I wrote a rather popular piece a while back called A Damaged Brain and a Mind Trying to Deal with It. If you follow me on Twitter, you might have seen this before, as it’s part of my bio. If not, then it might be the first time you’ve heard that turn of phrase.

Commenter Reply

And recently, a commenter replied:

I do not believe in this mind/body duality. I believe that you are your body.

OK, no problem. I don’t expect everyone to agree on such things. I have nothing invested in making the world agree with me.

But the thing is, I know there is a brain-mind separation. And how do I know this? Perspective. It’s your free gift with a purchase of 10 or more years of bipolar disorder.

Perspective and Bipolar Disorder

And when I say perspective, I mean the life-death-end-of-the-world-meaning-of-the-universe kind of perspective that you get when you have to look death in the face for a few years. It really makes you think about things. Or it eats you. If you haven’t been eaten, there’s a good chance it’s because you thought a lot about it.

And, I have thought a lot about life; and the mind-brain separation was clear for me long before I could articulate it. The mind-brain separation, after all, is a metaphor. I didn’t always know the metaphor.

The Mind-Brain Split

So, to put it into a much-used computer metaphor, your mind is like a computer, and your brain is like the information it receives. You input data into the computer and the computer magically turns that into a dancing robot or the 295th decimal of pi or your proximity to Starbucks or something. In this case, the input is everything that you sense, experience, and remember, and the dancing robot is what you do about it. How you handle it. It turns information into power. It turns data into knowledge. It’s perfectly acceptable to smell popcorn and have that remind you of your fifth birthday party, but someone has to make the executive decision not to eat all the Orville Redenbacher’s in the grocery store.

But, of course, popcorn isn’t what’s weighing on the mind of a bipolar. No, usually, the pain of having to keep breathing is what’s weighing on the mind of someone with a mental illness. And that’s considerably more complicated than popcorn.

Split of the Brain and the Mind
Thinking About Thinking

And so, one wonders – what has kept one from committing suicide all this time?

It isn’t the brain.

And I know it isn’t the brain because my brain tends to be in unimaginable amounts of pain and sickness. If it were up to my brain, I would have been dead a long time ago simply to extinguish the pain.

And I know a lot of people feel that way.

But I’m not dead, and I’m not dead because it isn’t that simple. It’s not simply a matter of extinguishing pain, a body, a heartbeat. Nope. There’s something else connected there. Something with perspective.

Something with the perspective to understand the pain and live through it anyway. There’s a higher consciousness. There’s some sort of enlightenment there. To continue to exist in a state that tends to induce agony.

As the commenter mentioned, some people may think I’m speaking of a soul. I’m not. At least, not particularly. I’m not concerned with everlasting life or the great beyond, I’m just worried about the here and the now. And the here and the now are governed by more than neurons and synapses. Ask anyone who believes in cognitive behavioral therapy.

Cognitive Behavioral Therapy and the Mind-Brain Split

Essentially, cognitive behavioral therapy (CBT) expects you to take note of your own input and then do some machinations before delivering the output. It’s expecting you to interpret your brain by using your mind – a higher state of consciousness – but they don’t put it that way, which is fine. They’re concerned about the application more than the metaphor. That’s OK; that’s the one that matters for most people anyway.

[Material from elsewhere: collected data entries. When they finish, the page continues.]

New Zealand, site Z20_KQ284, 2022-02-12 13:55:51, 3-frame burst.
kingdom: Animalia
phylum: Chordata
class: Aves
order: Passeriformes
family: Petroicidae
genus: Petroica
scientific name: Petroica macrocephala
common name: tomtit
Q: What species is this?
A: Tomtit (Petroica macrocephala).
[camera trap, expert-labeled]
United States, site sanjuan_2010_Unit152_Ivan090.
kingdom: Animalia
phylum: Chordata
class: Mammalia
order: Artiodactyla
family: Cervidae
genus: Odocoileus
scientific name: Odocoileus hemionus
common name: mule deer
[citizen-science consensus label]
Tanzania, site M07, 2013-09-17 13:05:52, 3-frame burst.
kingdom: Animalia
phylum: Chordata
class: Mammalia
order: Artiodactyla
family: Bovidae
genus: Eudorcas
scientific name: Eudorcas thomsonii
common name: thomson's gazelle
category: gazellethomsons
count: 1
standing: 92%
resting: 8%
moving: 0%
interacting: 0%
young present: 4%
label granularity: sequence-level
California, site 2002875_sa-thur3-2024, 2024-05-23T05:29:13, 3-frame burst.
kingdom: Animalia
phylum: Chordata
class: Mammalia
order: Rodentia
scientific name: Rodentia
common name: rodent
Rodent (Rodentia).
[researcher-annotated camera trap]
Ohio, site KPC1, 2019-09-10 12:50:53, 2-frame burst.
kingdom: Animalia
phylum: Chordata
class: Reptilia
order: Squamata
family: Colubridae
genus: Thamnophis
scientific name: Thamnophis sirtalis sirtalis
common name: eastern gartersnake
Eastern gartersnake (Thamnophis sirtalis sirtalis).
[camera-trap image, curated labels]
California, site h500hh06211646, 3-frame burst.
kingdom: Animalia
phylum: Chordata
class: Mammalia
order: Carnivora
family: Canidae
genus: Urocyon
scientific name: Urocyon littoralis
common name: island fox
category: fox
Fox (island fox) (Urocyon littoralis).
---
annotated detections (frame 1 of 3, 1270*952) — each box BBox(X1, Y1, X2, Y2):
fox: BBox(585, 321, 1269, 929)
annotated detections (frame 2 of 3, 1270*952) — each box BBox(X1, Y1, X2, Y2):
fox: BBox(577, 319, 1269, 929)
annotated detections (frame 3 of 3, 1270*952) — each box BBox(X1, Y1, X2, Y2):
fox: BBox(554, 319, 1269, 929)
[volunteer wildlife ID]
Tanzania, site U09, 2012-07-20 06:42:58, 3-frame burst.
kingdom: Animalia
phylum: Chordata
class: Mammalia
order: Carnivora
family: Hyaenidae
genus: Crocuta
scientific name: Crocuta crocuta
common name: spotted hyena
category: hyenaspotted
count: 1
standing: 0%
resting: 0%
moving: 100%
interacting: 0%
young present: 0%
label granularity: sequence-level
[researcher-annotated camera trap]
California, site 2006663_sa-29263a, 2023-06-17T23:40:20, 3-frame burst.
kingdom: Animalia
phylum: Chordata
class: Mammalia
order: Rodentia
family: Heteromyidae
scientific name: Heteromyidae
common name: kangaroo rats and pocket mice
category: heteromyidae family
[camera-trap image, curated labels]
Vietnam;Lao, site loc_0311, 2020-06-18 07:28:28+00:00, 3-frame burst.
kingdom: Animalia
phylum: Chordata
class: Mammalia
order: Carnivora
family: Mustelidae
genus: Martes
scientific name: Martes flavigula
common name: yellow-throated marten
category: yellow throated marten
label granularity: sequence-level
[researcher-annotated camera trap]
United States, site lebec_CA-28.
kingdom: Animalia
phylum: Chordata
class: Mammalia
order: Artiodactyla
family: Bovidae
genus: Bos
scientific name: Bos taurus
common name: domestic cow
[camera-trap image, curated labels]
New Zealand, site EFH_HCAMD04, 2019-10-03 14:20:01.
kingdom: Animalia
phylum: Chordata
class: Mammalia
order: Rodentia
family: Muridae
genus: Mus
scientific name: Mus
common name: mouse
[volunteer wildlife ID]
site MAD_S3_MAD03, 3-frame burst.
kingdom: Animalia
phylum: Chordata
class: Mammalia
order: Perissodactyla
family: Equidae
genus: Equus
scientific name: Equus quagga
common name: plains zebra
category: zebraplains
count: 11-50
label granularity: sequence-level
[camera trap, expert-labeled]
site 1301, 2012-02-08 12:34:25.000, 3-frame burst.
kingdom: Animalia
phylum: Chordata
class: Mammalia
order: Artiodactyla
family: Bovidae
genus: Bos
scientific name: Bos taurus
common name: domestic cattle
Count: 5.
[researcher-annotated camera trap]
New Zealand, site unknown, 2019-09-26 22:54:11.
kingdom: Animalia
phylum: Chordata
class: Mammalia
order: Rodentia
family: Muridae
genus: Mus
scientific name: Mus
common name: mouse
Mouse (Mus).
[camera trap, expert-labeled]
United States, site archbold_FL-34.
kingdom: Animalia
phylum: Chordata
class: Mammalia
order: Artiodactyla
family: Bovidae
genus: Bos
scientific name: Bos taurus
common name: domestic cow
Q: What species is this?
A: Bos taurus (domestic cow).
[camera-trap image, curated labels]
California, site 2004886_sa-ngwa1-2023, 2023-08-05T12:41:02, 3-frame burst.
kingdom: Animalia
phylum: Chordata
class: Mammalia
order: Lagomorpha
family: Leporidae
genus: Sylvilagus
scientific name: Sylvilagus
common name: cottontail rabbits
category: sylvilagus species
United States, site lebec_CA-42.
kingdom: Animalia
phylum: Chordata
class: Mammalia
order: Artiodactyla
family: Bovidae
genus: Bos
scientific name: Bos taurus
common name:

But make no mistake about it: these people readily expect you to split your consciousness in order to interrupt the way you normally do things and to try and interpret things in a more functional way.

I Still Don’t Agree; There Is No Mind-Brain Split

Okay. If you say so.

But in my experience, you have to be at least a bit of a philosopher to see it; it’s unsurprising that some people don’t. You have to have been pushed into seeing it through your life experiences. You have to want to see it and work really hard at seeing it. It doesn’t tend to just jump off the shelf and hit you.

You pay a lot for this kind of perspective. But the good news is it’s free with your purchase of any serious, longstanding mental illness. It might not be worth what you paid for it, but you should probably play with it anyway.